What you have to do: Below is some material; transcribe all of it exactly.

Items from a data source
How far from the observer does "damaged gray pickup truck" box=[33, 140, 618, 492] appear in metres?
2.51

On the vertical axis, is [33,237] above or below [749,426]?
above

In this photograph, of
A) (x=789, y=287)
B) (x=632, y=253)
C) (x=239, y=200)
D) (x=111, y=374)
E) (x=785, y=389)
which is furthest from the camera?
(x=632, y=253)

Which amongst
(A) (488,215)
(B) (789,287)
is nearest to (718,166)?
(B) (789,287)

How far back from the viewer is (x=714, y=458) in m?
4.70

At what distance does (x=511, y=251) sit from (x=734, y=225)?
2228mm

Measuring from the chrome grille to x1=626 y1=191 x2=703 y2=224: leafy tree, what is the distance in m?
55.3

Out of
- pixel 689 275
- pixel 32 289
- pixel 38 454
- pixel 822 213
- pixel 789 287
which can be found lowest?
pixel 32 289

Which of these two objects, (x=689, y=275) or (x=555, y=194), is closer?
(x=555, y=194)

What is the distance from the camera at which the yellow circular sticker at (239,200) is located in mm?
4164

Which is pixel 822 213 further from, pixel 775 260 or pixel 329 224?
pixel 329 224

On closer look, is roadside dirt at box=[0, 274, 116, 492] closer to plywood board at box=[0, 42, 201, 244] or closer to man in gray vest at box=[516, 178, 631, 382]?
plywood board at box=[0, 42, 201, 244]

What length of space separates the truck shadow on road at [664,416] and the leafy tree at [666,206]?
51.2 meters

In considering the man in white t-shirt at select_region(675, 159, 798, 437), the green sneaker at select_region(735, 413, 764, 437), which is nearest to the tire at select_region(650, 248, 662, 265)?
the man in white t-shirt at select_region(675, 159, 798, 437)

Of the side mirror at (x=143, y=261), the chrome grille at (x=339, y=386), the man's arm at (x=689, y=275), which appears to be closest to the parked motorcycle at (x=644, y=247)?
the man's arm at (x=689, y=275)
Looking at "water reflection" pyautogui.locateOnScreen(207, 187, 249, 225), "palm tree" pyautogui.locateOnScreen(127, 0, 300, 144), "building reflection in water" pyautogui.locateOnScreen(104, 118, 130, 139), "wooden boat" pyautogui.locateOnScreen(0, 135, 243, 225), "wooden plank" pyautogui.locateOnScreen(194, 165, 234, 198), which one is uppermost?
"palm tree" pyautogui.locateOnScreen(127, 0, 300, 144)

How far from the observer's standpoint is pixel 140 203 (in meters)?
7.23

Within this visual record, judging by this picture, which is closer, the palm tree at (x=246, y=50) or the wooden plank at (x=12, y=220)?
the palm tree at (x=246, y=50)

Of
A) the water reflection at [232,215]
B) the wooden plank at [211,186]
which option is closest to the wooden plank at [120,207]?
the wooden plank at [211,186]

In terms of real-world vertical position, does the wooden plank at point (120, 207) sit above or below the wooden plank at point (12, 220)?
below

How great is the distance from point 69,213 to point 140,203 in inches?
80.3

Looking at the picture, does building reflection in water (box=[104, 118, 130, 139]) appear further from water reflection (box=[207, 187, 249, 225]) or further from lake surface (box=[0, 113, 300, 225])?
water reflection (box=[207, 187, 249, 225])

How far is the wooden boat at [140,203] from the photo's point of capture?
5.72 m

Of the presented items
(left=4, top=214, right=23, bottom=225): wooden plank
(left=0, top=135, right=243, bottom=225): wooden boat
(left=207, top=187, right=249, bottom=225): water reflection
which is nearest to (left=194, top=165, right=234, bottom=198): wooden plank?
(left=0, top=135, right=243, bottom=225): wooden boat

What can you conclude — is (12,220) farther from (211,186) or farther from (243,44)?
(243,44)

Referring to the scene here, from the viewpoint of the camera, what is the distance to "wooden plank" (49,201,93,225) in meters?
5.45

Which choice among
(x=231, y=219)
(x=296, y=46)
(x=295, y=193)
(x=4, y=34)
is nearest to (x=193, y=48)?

The reply:
How far from the observer does "damaged gray pickup truck" box=[33, 140, 618, 492] appear in metres?
2.51

On the vertical axis, is [33,237] above or below [749,426]?
above

In this photograph, of
A) (x=789, y=287)
B) (x=632, y=253)
C) (x=239, y=200)
D) (x=111, y=374)
E) (x=785, y=389)
which is furthest from the camera?
(x=632, y=253)

Which amongst
(A) (488,215)
(B) (789,287)
is nearest to (718,166)?
(B) (789,287)

How far back from the viewer is (x=714, y=458) in m?
4.70

At what distance does (x=511, y=251) sit from (x=734, y=225)?
2228mm

Measuring from the chrome grille to x1=626 y1=191 x2=703 y2=224: leafy tree, what is the distance in m?
55.3

Out of
- pixel 689 275
- pixel 32 289
- pixel 38 454
- pixel 822 213
- pixel 789 287
which can be found lowest?
pixel 32 289

Which of these two objects, (x=689, y=275) or (x=555, y=194), is closer?
(x=555, y=194)

What is the distance from the camera at which the yellow circular sticker at (239,200) is located in mm?
4164

Which is pixel 822 213 further from, pixel 775 260 or pixel 329 224?
pixel 329 224

On closer look, is roadside dirt at box=[0, 274, 116, 492] closer to plywood board at box=[0, 42, 201, 244] or closer to man in gray vest at box=[516, 178, 631, 382]?
plywood board at box=[0, 42, 201, 244]

What length of space separates the truck shadow on road at [664,416] and the leafy tree at [666,206]?
51.2 meters

In considering the man in white t-shirt at select_region(675, 159, 798, 437), the green sneaker at select_region(735, 413, 764, 437), which is nearest to the tire at select_region(650, 248, 662, 265)?
the man in white t-shirt at select_region(675, 159, 798, 437)

Of the side mirror at (x=143, y=261), the chrome grille at (x=339, y=386), the man's arm at (x=689, y=275), which appears to be closest to the parked motorcycle at (x=644, y=247)?
the man's arm at (x=689, y=275)
Looking at "water reflection" pyautogui.locateOnScreen(207, 187, 249, 225), "palm tree" pyautogui.locateOnScreen(127, 0, 300, 144), "building reflection in water" pyautogui.locateOnScreen(104, 118, 130, 139), "wooden boat" pyautogui.locateOnScreen(0, 135, 243, 225), "wooden plank" pyautogui.locateOnScreen(194, 165, 234, 198), which one is uppermost?
"palm tree" pyautogui.locateOnScreen(127, 0, 300, 144)

How far from the observer's standpoint is pixel 140 203 (in meters)?
7.23

Within this visual record, judging by this picture, which is closer, the palm tree at (x=246, y=50) or the wooden plank at (x=12, y=220)?
the palm tree at (x=246, y=50)

Of
A) the water reflection at [232,215]
B) the wooden plank at [211,186]
which option is closest to the wooden plank at [120,207]?
the wooden plank at [211,186]

In terms of real-world vertical position, does the wooden plank at point (120, 207) sit above or below the wooden plank at point (12, 220)?
below

How great is the distance from point 69,213 to point 140,203 in inches?
80.3

Looking at the picture, does building reflection in water (box=[104, 118, 130, 139]) appear further from water reflection (box=[207, 187, 249, 225]) or further from lake surface (box=[0, 113, 300, 225])?
water reflection (box=[207, 187, 249, 225])

How far is the wooden boat at [140,203] from the photo's point of capture?
5.72 m

Of the presented items
(left=4, top=214, right=23, bottom=225): wooden plank
(left=0, top=135, right=243, bottom=225): wooden boat
(left=207, top=187, right=249, bottom=225): water reflection
which is nearest to (left=194, top=165, right=234, bottom=198): wooden plank?
(left=0, top=135, right=243, bottom=225): wooden boat

What can you conclude — is (12,220) farther from (211,186) or farther from (243,44)?
(243,44)

Referring to the scene here, from the viewpoint of the camera, what is the distance to "wooden plank" (49,201,93,225) in meters?
5.45

Which choice among
(x=231, y=219)
(x=296, y=46)
(x=295, y=193)
(x=4, y=34)
is nearest to (x=193, y=48)?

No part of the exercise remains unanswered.